- EXTRAIT PRÉSENTÉ
════════
Démonstration : L’âme humaine a des idées (par la Propos. 22, partie 2) par lesquelles (en vertu de la Propos. 23, partie 2) elle se connaît elle-même ainsi que son corps (par la Propos. 19, partie 2), et les corps extérieurs (par le Corollaire de la Propos. 16 et par la Propos. 17, partie 2), le tout comme existant en acte. Donc (par les Propos. 45 et 46, partie 2), elle a une connaissance adéquate de l’infinie et éternelle essence de Dieu.
Scholie : Nous voyons par là que l’essence infinie de Dieu et son éternité sont choses connues de tous les hommes. Or, comme toutes choses sont en Dieu et se conçoivent par Dieu, il s’ensuit que nous pouvons de cette connaissance en déduire beaucoup d’autres qui sont adéquates de leur nature, et former ainsi ce troisième genre de connaissance dont nous avons parlé (dans le Schol. 2 de la Propos. 40, partie 2), et dont vous aurons à montrer dans la partie cinquième la supériorité et l’utilité. Mais comme tous les hommes n’ont pas une connaissance également claire de Dieu et des notions communes, il arrive qu’ils ne peuvent imaginer Dieu comme ils font les corps, et qu’ils ont uni le nom de Dieu aux images des choses que leurs yeux ont coutume de voir, et c’est là une chose que les hommes ne peuvent guère éviter, parce qu’ils sont continuellement affectés par les corps extérieurs. …
E5P29Dm : L’âme, en tant qu’elle conçoit l’existence présente du corps, conçoit la durée, laquelle se détermine dans le temps, et elle n’a, par conséquent, que le pouvoir de concevoir les choses en relation avec le temps (par la Propos. 21, part. 5 et la Propos. 26, part. 2). Or, l’éternité ne peut se déterminer par la durée (en vertu de la Déf. 8, part. 1 et de l’Explication qui la suit). Donc l’âme, sous ce point de vue, n’a pas le pouvoir de concevoir les choses sous le caractère de l’éternité ; mais comme il est de la nature de la raison de concevoir les choses sous le caractère de l’éternité (par le Coroll. 2 de la Propos. 44, part. 2), et qu’il appartient aussi à la nature de l’âme de concevoir l’essence du corps sous le caractère de l’éternité (par la Propos. 23, part. 5), et comme enfin, hormis ces deux choses, rien de plus n’appartient à l’essence de l’âme (par la Propos. 13, part. 2), il s’ensuit que cette puissance de concevoir les choses sous le caractère de l’éternité n’appartient à l’âme qu’en tant qu’elle conçoit l’essence du corps sous le caractère de l’éternité. C. Q. F. D.
════════
- CONSIGNE ÉCRITE 1
Recopiez à l'identique le passage de l'extrait sur la connaissance de Dieu et l'éternité, en commençant à « Démonstration : L’âme » et en terminant à « essence de Dieu. ».
════════
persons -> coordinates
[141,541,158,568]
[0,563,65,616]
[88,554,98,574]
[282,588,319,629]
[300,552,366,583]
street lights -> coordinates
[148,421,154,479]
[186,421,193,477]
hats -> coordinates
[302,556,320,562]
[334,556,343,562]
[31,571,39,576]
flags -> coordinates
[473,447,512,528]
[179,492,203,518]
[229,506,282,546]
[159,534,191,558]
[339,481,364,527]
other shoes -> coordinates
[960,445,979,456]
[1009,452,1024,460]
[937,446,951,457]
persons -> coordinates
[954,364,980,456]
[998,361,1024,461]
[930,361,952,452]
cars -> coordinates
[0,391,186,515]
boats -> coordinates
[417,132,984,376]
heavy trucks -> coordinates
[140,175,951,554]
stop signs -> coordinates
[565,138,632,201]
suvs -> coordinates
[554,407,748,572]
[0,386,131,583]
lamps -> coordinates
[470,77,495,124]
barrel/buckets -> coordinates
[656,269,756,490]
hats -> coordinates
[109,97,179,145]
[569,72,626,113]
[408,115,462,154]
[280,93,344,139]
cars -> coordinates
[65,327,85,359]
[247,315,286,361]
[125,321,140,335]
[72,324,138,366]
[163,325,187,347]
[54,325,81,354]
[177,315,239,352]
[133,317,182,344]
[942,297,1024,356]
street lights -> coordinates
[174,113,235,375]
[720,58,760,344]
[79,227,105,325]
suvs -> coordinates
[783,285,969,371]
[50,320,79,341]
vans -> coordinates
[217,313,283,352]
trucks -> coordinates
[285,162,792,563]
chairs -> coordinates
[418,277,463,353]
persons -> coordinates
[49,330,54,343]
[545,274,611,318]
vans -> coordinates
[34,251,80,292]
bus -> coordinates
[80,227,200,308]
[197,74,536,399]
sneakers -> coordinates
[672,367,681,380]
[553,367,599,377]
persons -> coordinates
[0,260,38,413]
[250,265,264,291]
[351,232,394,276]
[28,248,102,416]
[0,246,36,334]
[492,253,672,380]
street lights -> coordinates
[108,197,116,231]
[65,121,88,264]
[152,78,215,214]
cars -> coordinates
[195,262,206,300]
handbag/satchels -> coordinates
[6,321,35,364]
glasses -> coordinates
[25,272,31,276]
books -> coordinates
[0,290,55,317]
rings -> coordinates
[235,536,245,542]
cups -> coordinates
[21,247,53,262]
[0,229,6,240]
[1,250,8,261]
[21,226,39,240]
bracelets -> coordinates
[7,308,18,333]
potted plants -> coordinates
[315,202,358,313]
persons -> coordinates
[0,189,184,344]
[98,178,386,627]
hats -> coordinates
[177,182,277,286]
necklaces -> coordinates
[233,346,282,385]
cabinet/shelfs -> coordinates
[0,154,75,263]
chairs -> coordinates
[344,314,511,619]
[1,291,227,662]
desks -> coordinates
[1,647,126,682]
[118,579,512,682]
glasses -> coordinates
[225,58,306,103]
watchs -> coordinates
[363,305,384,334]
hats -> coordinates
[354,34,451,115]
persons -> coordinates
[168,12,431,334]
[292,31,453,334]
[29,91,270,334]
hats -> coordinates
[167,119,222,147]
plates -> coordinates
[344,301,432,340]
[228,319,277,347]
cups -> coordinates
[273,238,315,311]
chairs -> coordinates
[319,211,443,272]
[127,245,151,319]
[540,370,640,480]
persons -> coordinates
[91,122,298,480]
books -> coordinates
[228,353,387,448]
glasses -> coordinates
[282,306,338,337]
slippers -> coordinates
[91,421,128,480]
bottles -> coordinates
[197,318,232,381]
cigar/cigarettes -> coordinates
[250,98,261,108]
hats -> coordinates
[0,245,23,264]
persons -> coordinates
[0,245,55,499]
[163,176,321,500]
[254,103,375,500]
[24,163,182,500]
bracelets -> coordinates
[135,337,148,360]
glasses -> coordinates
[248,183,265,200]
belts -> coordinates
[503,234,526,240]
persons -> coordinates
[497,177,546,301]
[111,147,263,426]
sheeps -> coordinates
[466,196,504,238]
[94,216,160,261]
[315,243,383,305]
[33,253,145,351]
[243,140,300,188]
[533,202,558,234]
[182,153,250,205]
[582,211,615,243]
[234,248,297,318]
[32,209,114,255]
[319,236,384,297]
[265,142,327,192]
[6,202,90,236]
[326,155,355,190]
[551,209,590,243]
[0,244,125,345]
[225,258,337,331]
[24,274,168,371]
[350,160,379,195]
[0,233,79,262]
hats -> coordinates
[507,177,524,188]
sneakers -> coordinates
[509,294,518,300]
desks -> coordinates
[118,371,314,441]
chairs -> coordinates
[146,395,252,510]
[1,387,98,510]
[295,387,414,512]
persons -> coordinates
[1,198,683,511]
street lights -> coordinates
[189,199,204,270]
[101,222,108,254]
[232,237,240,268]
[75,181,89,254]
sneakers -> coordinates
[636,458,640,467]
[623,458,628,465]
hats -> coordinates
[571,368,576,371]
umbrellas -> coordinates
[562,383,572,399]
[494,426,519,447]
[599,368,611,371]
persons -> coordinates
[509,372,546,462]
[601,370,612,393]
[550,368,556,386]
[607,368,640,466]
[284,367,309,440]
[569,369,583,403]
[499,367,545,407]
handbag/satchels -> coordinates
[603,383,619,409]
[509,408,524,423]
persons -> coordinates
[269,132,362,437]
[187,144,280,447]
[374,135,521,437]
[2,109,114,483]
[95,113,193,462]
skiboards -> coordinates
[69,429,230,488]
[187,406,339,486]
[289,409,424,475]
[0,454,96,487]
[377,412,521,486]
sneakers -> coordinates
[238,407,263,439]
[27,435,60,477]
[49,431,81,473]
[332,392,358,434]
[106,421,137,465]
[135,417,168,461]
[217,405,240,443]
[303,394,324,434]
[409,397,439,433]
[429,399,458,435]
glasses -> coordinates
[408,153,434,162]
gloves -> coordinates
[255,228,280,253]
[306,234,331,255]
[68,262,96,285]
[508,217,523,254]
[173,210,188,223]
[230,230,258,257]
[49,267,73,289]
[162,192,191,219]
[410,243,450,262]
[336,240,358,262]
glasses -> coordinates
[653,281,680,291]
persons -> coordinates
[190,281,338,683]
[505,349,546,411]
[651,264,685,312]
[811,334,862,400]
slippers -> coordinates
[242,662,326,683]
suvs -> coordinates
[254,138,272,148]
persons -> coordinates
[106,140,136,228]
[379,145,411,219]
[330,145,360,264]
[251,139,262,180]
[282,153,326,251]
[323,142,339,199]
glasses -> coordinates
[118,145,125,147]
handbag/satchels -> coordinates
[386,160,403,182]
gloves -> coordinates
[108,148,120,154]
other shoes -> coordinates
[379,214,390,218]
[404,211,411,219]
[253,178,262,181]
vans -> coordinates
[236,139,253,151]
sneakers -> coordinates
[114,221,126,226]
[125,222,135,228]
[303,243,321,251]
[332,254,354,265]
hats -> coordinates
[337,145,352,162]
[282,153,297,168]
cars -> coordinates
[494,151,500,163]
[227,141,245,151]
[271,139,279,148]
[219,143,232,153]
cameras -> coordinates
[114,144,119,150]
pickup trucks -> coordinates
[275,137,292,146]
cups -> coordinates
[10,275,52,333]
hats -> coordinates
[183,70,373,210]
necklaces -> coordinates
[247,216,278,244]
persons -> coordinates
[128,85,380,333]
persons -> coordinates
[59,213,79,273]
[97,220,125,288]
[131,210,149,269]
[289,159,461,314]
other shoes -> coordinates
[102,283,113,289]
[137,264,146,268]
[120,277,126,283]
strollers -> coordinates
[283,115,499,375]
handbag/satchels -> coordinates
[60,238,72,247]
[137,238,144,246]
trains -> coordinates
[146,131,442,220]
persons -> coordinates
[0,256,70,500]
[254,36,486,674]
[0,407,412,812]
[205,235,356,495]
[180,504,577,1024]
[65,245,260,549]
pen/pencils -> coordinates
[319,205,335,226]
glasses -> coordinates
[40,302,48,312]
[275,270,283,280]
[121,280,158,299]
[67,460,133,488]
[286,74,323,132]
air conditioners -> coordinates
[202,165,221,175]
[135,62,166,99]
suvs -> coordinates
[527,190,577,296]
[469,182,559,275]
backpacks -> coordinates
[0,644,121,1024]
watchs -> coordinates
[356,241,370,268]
════════
- CONSIGNE ÉCRITE 2
Dans la liste, reprenez uniquement les lignes en commençant à celle qui contient « stop signs -> coordinates » et en terminant à celle qui contient « [363,305,384,334] », y compris les lignes sans coordonnées. Décalez chaque nombre des coordonnées en lui ajoutant -137.

- SOLUTION COMPLÈTE 1
Démonstration : L’âme humaine a des idées (par la Propos. 22, partie 2) par lesquelles (en vertu de la Propos. 23, partie 2) elle se connaît elle-même ainsi que son corps (par la Propos. 19, partie 2), et les corps extérieurs (par le Corollaire de la Propos. 16 et par la Propos. 17, partie 2), le tout comme existant en acte. Donc (par les Propos. 45 et 46, partie 2), elle a une connaissance adéquate de l’infinie et éternelle essence de Dieu.

- SOLUTION COMPLÈTE 2
stop signs -> coordinates
[428,1,495,64]
suvs -> coordinates
[417,270,611,435]
[-137,249,-6,446]
lamps -> coordinates
[333,-60,358,-13]
barrel/buckets -> coordinates
[519,132,619,353]
hats -> coordinates
[-28,-40,42,8]
[432,-65,489,-24]
[271,-22,325,17]
[143,-44,207,2]
cars -> coordinates
[-72,190,-52,222]
[110,178,149,224]
[-12,184,3,198]
[-65,187,1,229]
[26,188,50,210]
[-83,188,-56,217]
[40,178,102,215]
[-4,180,45,207]
[805,160,887,219]
street lights -> coordinates
[37,-24,98,238]
[583,-79,623,207]
[-58,90,-32,188]
suvs -> coordinates
[646,148,832,234]
[-87,183,-58,204]
vans -> coordinates
[80,176,146,215]
trucks -> coordinates
[148,25,655,426]
chairs -> coordinates
[281,140,326,216]
persons -> coordinates
[-88,193,-83,206]
[408,137,474,181]
vans -> coordinates
[-103,114,-57,155]
bus -> coordinates
[-57,90,63,171]
[60,-63,399,262]
sneakers -> coordinates
[535,230,544,243]
[416,230,462,240]
persons -> coordinates
[-137,123,-99,276]
[113,128,127,154]
[214,95,257,139]
[-109,111,-35,279]
[-137,109,-101,197]
[355,116,535,243]
street lights -> coordinates
[-29,60,-21,94]
[-72,-16,-49,127]
[15,-59,78,77]
cars -> coordinates
[58,125,69,163]
handbag/satchels -> coordinates
[-131,184,-102,227]
glasses -> coordinates
[-112,135,-106,139]
books -> coordinates
[-137,153,-82,180]
rings -> coordinates
[98,399,108,405]
cups -> coordinates
[-116,110,-84,125]
[-137,92,-131,103]
[-136,113,-129,124]
[-116,89,-98,103]
bracelets -> coordinates
[-130,171,-119,196]
potted plants -> coordinates
[178,65,221,176]
persons -> coordinates
[-137,52,47,207]
[-39,41,249,490]
hats -> coordinates
[40,45,140,149]
necklaces -> coordinates
[96,209,145,248]
cabinet/shelfs -> coordinates
[-137,17,-62,126]
chairs -> coordinates
[207,177,374,482]
[-136,154,90,525]
desks -> coordinates
[-136,510,-11,545]
[-19,442,375,545]
glasses -> coordinates
[88,-79,169,-34]
watchs -> coordinates
[226,168,247,197]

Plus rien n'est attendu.